EMIR SADER // http://www.brasil247.com/
Diz-se que os intelectuais não resistem a qualquer nomeação
para cargos de governo. Existem, na verdade, vários casos que poderiam
exemplificar isso. Em geral as consequências são desastrosas, para os
intelectuais, nem sempre pra os governos que se valem do seu prestígio.
O caso de Sergio Rouanet é típico. Surpreendentemente, pelo
prestígio intelectual que tinha, aceitou ser Ministro da Cultura o governo de
nada menos do que o Collor. E, se já não fosse um dano suficiente a seu nome
como intelectual, este ficou perenizado no nome de uma lei que privatiza a
cultura no Brasil, deixando nas mãos dos financiadores privados os destinos de
viabilizar ou não iniciativas culturais no país.

▶ _Tarefas a realizar_:
- A) Responda, com base no texto sobre intelectuais em cargos de governo:
(i) Para quem, em geral, as consequências da nomeação são desastrosas?
(ii) Que cargo Sergio Rouanet aceitou, e em qual governo?
(iii) O que faz a lei que leva o nome dele?
- B) As afirmações abaixo estão de acordo com o texto sobre intelectuais em cargos de governo? Responda sim ou não e cite as palavras do texto que decidem cada caso.
(i) As consequências costumam ser desastrosas também para os governos.
(ii) Rouanet aceitou ser Ministro da Cultura no governo Collor.
(iii) A lei com o nome de Rouanet deixa nas mãos do Estado a decisão sobre as iniciativas culturais.
- C) Como seguiria o texto sobre intelectuais em cargos de governo? Dê continuidade a ele a partir do ponto em que termina.

▶ _Dados armazenados_:
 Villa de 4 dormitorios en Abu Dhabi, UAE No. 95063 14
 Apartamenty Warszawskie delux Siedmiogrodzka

---

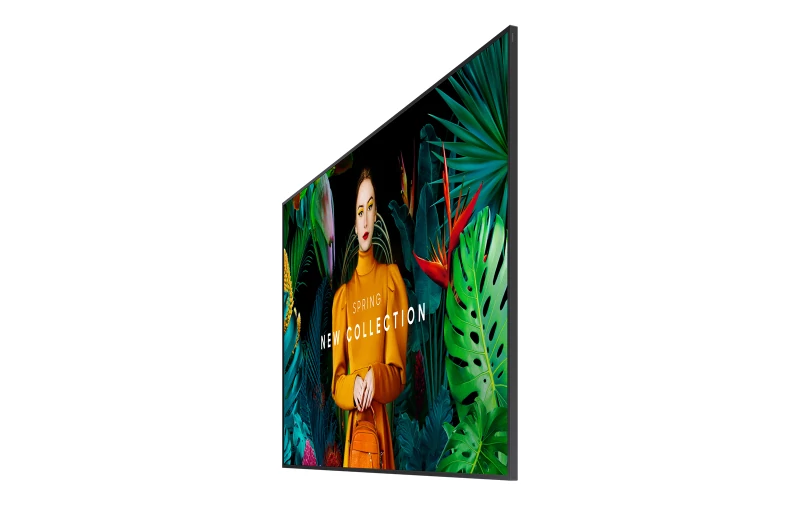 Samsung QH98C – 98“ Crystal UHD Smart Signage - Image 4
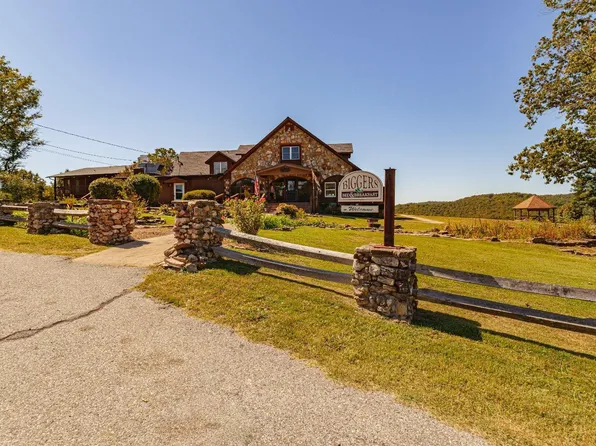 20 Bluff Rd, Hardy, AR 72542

▶ _Resultados por tarefa_:
- A)
(i) Para os intelectuais.
(ii) O cargo de Ministro da Cultura, no governo Collor.
(iii) Privatiza a cultura no Brasil e deixa nas mãos dos financiadores privados os destinos de viabilizar ou não iniciativas culturais no país.

- B)
(i) Não: "nem sempre pra os governos que se valem do seu prestígio".
(ii) Sim: "aceitou ser Ministro da Cultura o governo de nada menos do que o Collor".
(iii) Não: "deixando nas mãos dos financiadores privados os destinos de viabilizar ou não iniciativas culturais no país".

- C)
FHC é um caso a mais, porem muito significativo. Sua vaidade
sempre o fez se aproximar do poder, para tentar encontrar um espaço. Esteve
próximo de Darcy Ribeiro, no final do governo Jango, seu nome foi veiculado
como possível reitor de uma universidade federal no ABC, nos moldes da
Universidade de Brasília. Por precaução, FHC saiu do Brasil logo depois do
golpe. No Chile, em seminários semanais, foi sendo elaborada a teoria da
dependência mas eis que um dia FHC aparece com um livro com seu nome como
autor. Diante do protesto geral, ele colocou como co-autor o verdadeiro criador
daquela versão da teoria da dependência, Enzo Faletto, conforme testemunha do
mais importante intelectual centro-americano, Edelberto Torres Rivas, em longa
entrevista que eu lhe fiz e publiquei na revista de Clacso – Critica e
Emancipação.
FHC atuava sempre no MDB, buscando se projetar, até que foi
candidato a suplente de Montoro e assumiu como senador. Veio a candidatura a
prefeito de São Paulo, com o desastrado resultado e a foto respectiva na Folha.
Foi marginalizado do Plano econômico do governo Sarney, tendo criticado a
situação econômica do país na véspera do lançamento do plano. Ulysses o tinha
lançado como candidato a ministro da educação no governo Sarney, mas também não
vingou.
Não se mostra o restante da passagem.